As highlighted in prior discussions and deliverables, RLA highly recommends that JCS focus on implementing the IT/Infrastructure and Communication & Marketing recommendations previously presented. These are not listed as separate Goals because the Strategic Planning Committee has wisely determined that these issues cut across all deliverables.


In working with the JCS Board and executive leadership, RLA has made a few observations. Through the strategic assessment process and the development of the strategic plan, RLA has noted that the JCS Board has become more cohesive and engaged; it is now much more actively involved in JCS policies. The Board has become more of a partner to the CEO, and is a stronger resource to which professional staff can turn for advice and guidance on key strategic questions and issues. The Board has also become more focused on actionable steps it can take to move JCS forward and understands that its success is tied to clear goals and realistic plans.

Goal 1: Address Organizational Continuity, Capacity, and Professional Issues

The JCS professional staff believes that when JCS operates at its best, it is a compassionate and caring organization focused on community.

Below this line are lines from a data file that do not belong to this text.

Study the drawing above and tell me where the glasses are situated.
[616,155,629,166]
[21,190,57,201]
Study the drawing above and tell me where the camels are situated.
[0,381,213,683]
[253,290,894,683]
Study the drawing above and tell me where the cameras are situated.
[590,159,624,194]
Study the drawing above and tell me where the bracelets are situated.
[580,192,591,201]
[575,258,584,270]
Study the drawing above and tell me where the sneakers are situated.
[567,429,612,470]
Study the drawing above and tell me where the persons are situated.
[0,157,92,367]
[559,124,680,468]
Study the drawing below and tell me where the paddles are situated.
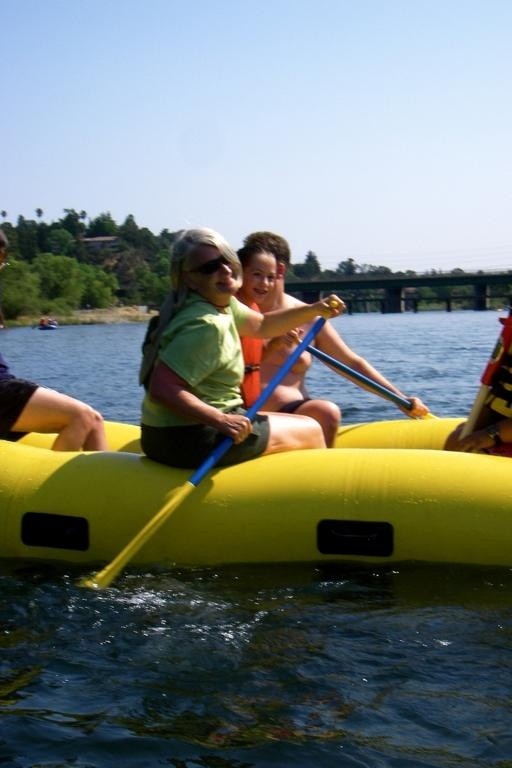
[87,302,332,593]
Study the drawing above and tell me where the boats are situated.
[0,411,512,575]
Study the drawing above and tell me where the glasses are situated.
[187,255,230,275]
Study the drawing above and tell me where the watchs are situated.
[486,419,503,448]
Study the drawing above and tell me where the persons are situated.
[232,243,278,410]
[242,230,431,448]
[138,226,348,471]
[442,305,512,459]
[38,317,58,326]
[0,229,108,451]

In its current state (e.g., how the organization identifies and supports key performers, or how it internally communicates strategic priorities), a few areas emerge that require attention. The objectives under this goal area aim to align JCS staff within a sustainability model to create a highly engaged employee team base.

Over the course of implementing the strategic plan, the board and executive leadership will want to achieve a shared vision in which staff believe JCS is the best place to work as measured by a tool that assesses an “Engagement Score” and benchmarks that evaluate JCS’ progress in achieving its Goal 1 objectives.

The Board and executive leadership desire to build a “high performance” organization by focusing on objectives that establish a strong succession plan for key personnel, realign staff structures to support continued efforts to scale JCS to impact a larger clientele, and focus anew on professional development and growth. JCS’ leaders seek to build greater transparency via improved internal and organizational communications, including among and between staff and Board members.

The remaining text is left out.